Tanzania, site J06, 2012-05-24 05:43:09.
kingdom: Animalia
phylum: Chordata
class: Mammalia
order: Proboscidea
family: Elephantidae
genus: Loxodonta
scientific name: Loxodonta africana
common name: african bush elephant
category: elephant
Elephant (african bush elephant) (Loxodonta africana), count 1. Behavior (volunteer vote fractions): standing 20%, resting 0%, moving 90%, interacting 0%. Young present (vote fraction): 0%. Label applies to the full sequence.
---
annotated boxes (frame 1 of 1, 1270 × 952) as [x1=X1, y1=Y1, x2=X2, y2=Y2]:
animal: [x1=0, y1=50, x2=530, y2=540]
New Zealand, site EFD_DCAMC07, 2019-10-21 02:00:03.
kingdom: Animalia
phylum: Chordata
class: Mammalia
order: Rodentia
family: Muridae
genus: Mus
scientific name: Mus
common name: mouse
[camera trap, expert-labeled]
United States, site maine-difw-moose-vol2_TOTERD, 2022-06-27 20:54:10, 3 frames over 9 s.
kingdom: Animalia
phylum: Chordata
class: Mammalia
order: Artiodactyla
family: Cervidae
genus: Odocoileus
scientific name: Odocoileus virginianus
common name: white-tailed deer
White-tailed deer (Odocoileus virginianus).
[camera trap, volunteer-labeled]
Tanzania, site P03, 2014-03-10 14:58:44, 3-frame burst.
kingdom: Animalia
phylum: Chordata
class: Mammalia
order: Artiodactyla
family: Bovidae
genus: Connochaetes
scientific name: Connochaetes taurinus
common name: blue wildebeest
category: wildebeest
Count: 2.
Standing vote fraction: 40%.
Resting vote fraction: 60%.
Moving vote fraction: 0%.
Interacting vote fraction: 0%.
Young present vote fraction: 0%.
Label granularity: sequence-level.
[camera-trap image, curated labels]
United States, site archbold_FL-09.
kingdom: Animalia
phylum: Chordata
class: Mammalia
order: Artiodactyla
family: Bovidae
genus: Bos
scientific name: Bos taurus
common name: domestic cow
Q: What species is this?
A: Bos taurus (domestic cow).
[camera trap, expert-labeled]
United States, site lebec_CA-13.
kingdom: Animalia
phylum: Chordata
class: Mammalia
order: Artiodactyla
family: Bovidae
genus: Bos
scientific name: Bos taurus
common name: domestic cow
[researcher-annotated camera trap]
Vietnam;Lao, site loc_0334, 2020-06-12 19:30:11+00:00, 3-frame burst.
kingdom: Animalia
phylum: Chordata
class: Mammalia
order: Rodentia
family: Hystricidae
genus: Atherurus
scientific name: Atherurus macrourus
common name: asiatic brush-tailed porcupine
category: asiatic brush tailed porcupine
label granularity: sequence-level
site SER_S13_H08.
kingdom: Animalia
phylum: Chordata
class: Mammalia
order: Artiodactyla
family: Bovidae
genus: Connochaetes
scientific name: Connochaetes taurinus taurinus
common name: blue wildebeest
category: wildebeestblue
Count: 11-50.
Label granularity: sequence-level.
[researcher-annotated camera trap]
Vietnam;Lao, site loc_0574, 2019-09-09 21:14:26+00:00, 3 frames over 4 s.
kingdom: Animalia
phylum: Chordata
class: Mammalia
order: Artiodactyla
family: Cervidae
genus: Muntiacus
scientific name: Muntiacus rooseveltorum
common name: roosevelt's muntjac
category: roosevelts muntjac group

* WHAT YOU WILL DO *
All lines in the records above with "Tanzania" need to be found and copied.

* WRITTEN ANSWER *
Tanzania, site J06, 2012-05-24 05:43:09.
Tanzania, site P03, 2014-03-10 14:58:44, 3-frame burst.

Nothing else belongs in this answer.